PROVIDED TEXT:
---*---

PPRuNe Forums - View Single Post - "Poor customer service costs UK firms billions – so why can’t they get it right?"
Old 30th Jan 2023, 18:03
  #1 (permalink)  
PAXboy
Paxing All Over The World
 
Join Date: May 2001
Location: Hertfordshire, UK.
Age: 67
Posts: 10,148
Received 62 Likes on 50 Posts
"Poor customer service costs UK firms billions – so why can’t they get it right?"

Rersearch showing what we all know!!
The Observer, Consumer Affairs
Since the Covid lockdowns, many companies have scaled down customer service, extending deadlines for complaint resolution and reducing staff. Some have removed helplines, leaving customers reliant on ineffectual chatbots.

As a result, traders are taking record amounts of time to resolve issues, and taking record hits to their profits and reputation.

Poor customer service is costing UK businesses £11.4bn a month in lost productivity, according to new research, with employees averaging one day a week dealing with problems.

A “customer satisfaction index”, published last week by the UK Institute of Customer Service (ICS), found satisfaction was falling year-on-year, with nearly 17% of consumers reporting issues with a trader.
All of this applies to Big Airways and others. It does not apply, in my view, to the famous LCC as they have never pretended to give customer service!

Today, I spent 75 minutes on the phone to the Council (having spent two hours gathering the data) to correct something that - had they send me a letter or an email seven months ago - would never have got to waste so much time. They said, "We sent you two letters - the fact that you did not receive them is not our fault" I pointed out that the original Council Tax bill had arrived so why not the other two letters that they said they posted? No answer. When I asked why they had not emailed me? "We are not legally obliged to send you emails." So, if their computer can send automatic letters - why not automatic emails? Such a waste of everyone's time and money.

All companies know that good customer service wins all the time. I remember arguing this in 1989 when I worked in the City. My boss wanted to use a cheaper supplier of fax machines (that was what we needed!) and I pointed out that, part of the purchase price was ensuring that they would turn up rapidly when there was a problem.

---*---

EXTRACTED MATERIAL:
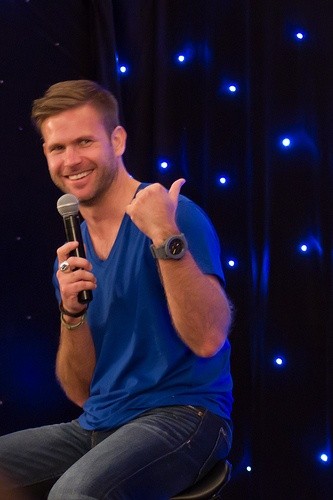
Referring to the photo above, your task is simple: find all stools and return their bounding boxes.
[169,460,232,500]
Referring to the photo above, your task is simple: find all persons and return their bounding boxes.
[0,81,234,500]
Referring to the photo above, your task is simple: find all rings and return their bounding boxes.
[60,261,71,273]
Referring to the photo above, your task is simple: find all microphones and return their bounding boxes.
[57,194,93,304]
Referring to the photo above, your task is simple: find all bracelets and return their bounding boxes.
[60,300,89,318]
[61,312,87,329]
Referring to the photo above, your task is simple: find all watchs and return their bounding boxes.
[150,233,188,259]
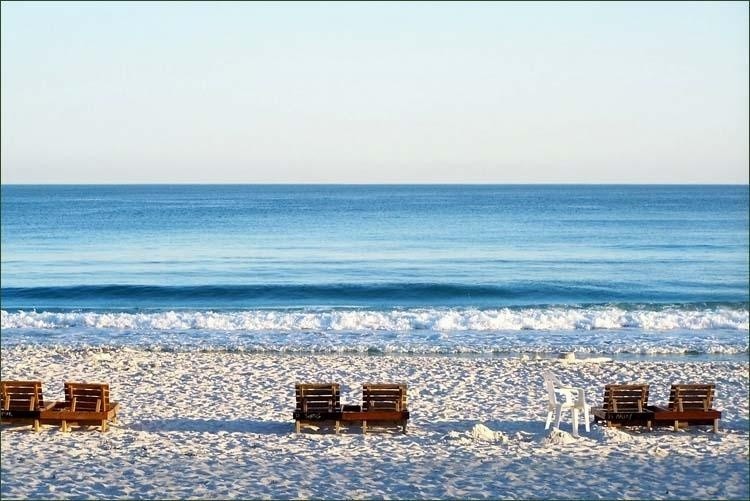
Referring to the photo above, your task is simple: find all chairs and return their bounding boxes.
[542,371,592,437]
[652,384,722,434]
[589,384,655,433]
[342,384,411,436]
[0,380,55,433]
[293,382,347,436]
[40,381,120,433]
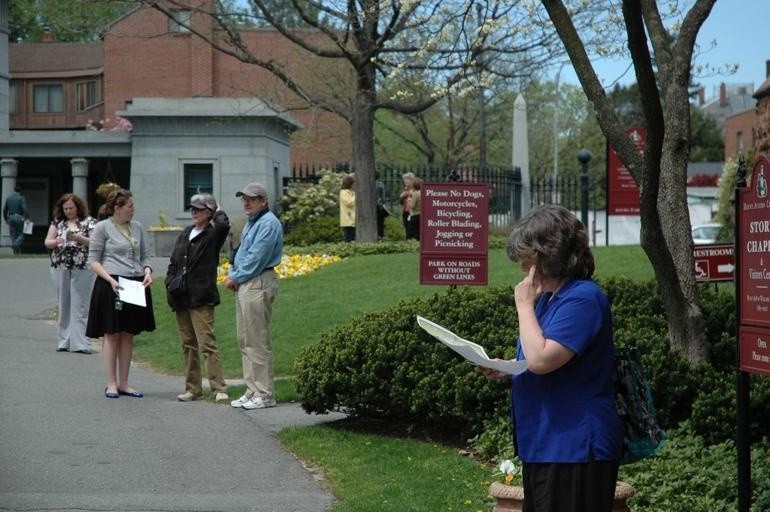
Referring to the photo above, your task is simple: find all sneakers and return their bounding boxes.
[56,348,67,352]
[230,395,248,408]
[215,392,228,402]
[241,396,276,409]
[178,392,204,401]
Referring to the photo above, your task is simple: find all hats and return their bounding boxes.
[184,193,217,212]
[235,183,266,198]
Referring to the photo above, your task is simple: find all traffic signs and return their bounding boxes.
[691,243,739,283]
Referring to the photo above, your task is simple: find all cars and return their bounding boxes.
[691,222,723,243]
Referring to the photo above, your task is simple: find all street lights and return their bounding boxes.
[474,1,488,164]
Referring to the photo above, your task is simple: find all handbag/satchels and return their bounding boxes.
[611,344,664,466]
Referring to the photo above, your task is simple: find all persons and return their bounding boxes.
[44,193,100,354]
[472,203,625,512]
[85,188,153,399]
[165,193,232,402]
[224,182,284,410]
[3,186,31,254]
[335,168,424,242]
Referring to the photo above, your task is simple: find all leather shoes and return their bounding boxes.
[106,392,119,398]
[118,388,143,397]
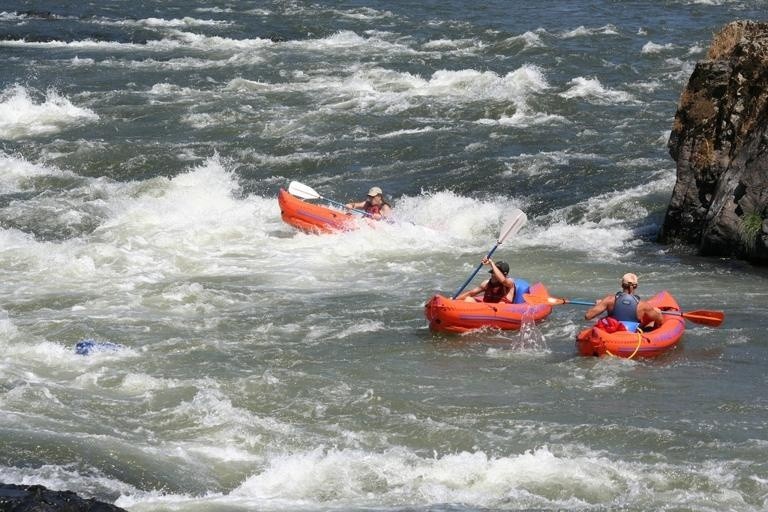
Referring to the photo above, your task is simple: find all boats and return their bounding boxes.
[425,282,553,337]
[577,289,686,358]
[278,186,393,236]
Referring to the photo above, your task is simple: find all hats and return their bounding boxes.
[489,261,508,273]
[368,187,382,196]
[622,273,637,284]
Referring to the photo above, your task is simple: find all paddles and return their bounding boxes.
[288,180,373,216]
[453,208,527,298]
[522,293,724,327]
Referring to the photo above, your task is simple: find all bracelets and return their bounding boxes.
[350,203,355,209]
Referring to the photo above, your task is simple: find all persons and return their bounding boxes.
[450,255,517,304]
[345,186,392,222]
[584,272,662,332]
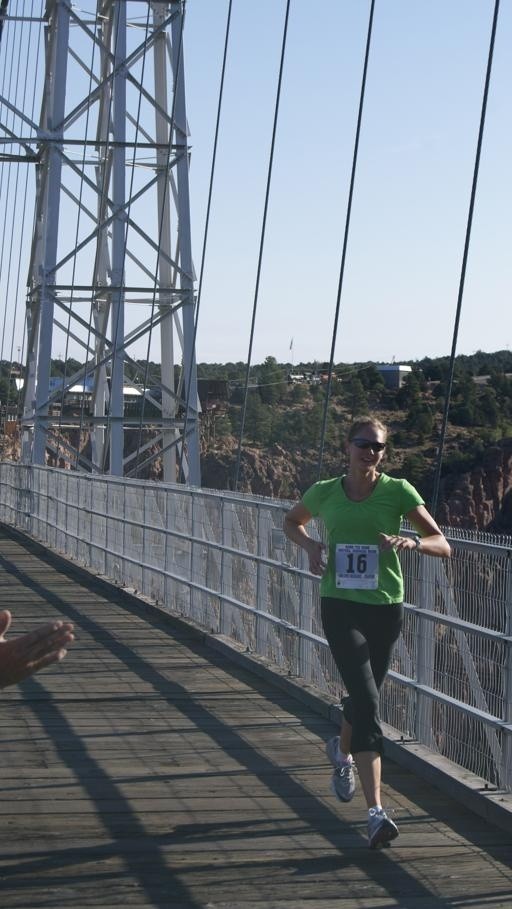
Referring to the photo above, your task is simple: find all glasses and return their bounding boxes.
[354,439,385,452]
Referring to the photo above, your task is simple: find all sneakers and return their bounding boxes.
[327,736,356,802]
[368,808,399,849]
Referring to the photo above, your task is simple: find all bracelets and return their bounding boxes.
[409,535,421,552]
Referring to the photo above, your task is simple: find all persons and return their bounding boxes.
[283,418,454,850]
[0,607,78,691]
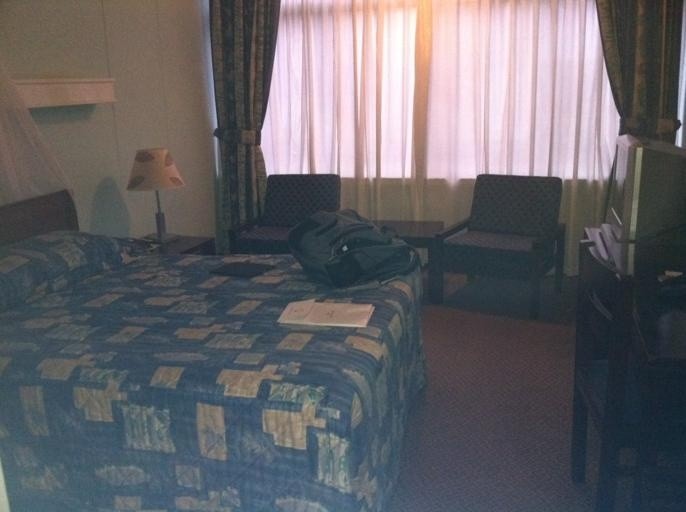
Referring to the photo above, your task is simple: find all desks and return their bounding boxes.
[585,222,685,511]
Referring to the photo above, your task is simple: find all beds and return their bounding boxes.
[1,187,430,512]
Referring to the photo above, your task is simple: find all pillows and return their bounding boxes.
[0,232,143,314]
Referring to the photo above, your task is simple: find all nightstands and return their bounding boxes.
[138,230,216,259]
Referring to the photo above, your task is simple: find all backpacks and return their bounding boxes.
[285,209,418,293]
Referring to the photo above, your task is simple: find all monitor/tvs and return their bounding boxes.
[600,134,686,283]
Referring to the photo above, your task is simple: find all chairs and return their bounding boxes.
[564,239,634,509]
[433,173,569,319]
[228,174,340,257]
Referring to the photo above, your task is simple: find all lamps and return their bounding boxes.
[124,144,185,246]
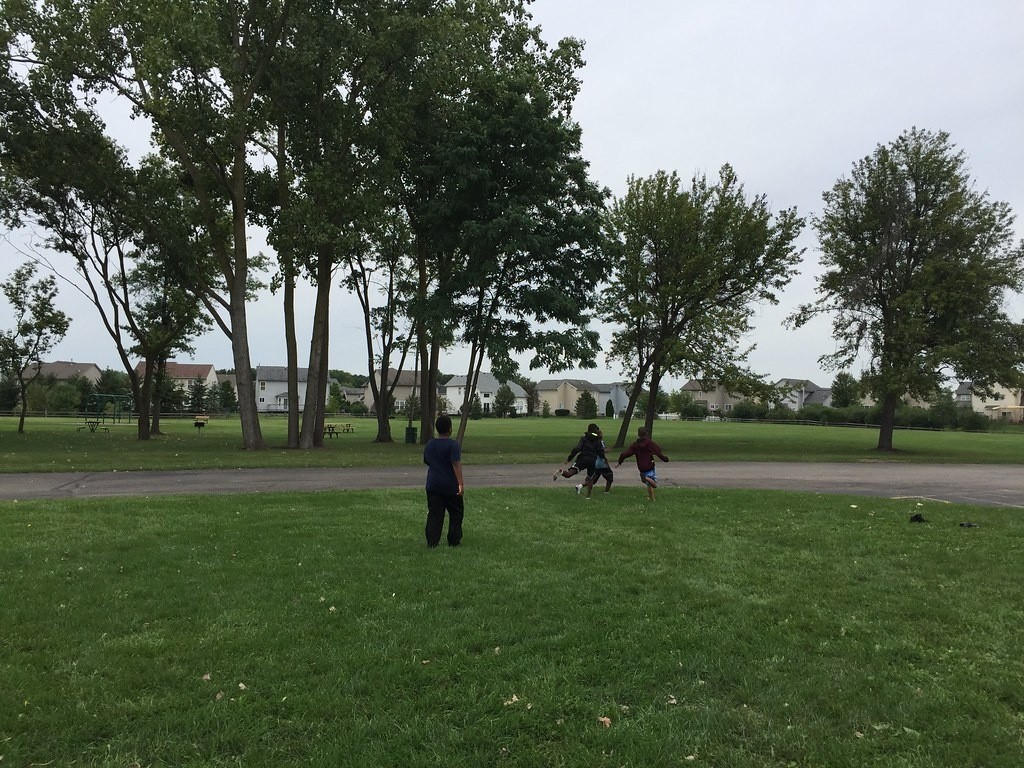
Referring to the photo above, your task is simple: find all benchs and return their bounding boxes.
[100,427,110,433]
[77,426,85,432]
[324,423,357,438]
[193,416,210,424]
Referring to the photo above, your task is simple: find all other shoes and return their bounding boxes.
[552,468,563,481]
[575,484,583,495]
[586,497,591,500]
[640,473,647,483]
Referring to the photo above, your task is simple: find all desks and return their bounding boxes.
[85,421,101,433]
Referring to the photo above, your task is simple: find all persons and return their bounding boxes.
[553,423,614,499]
[424,416,464,549]
[615,426,670,501]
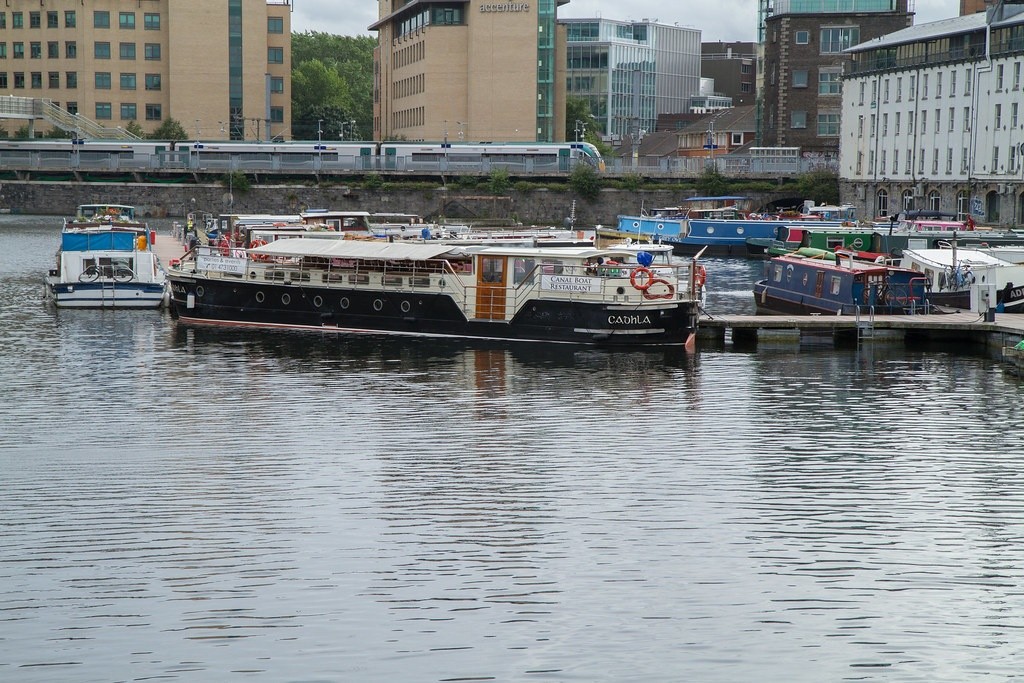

---*---

TASK INSTRUCTIONS:
a) In the forum post on poor customer service, rewrite the paragraph beginning "Today, I spent 75 minutes" as a short bulleted list that keeps its main facts.
b) According to the research cited in the forum post, how much does poor customer service cost UK businesses each month in lost productivity?

ANSWER SECTION:
a)
- Spent 75 minutes on the phone to the Council, after two hours gathering the data.
- The problem could have been avoided if the Council had sent a letter or email seven months earlier.
- The Council said it had sent two letters and that not receiving them was not its fault.
- The original Council Tax bill had arrived, so the writer asked why the other two letters had not. There was no answer.
- Asked why no email was sent, the Council said it was not legally obliged to send emails.
- The writer asked why a computer that can send automatic letters can't send automatic emails, and called the whole episode a waste of everyone's time and money.

b) £11.4bn a month.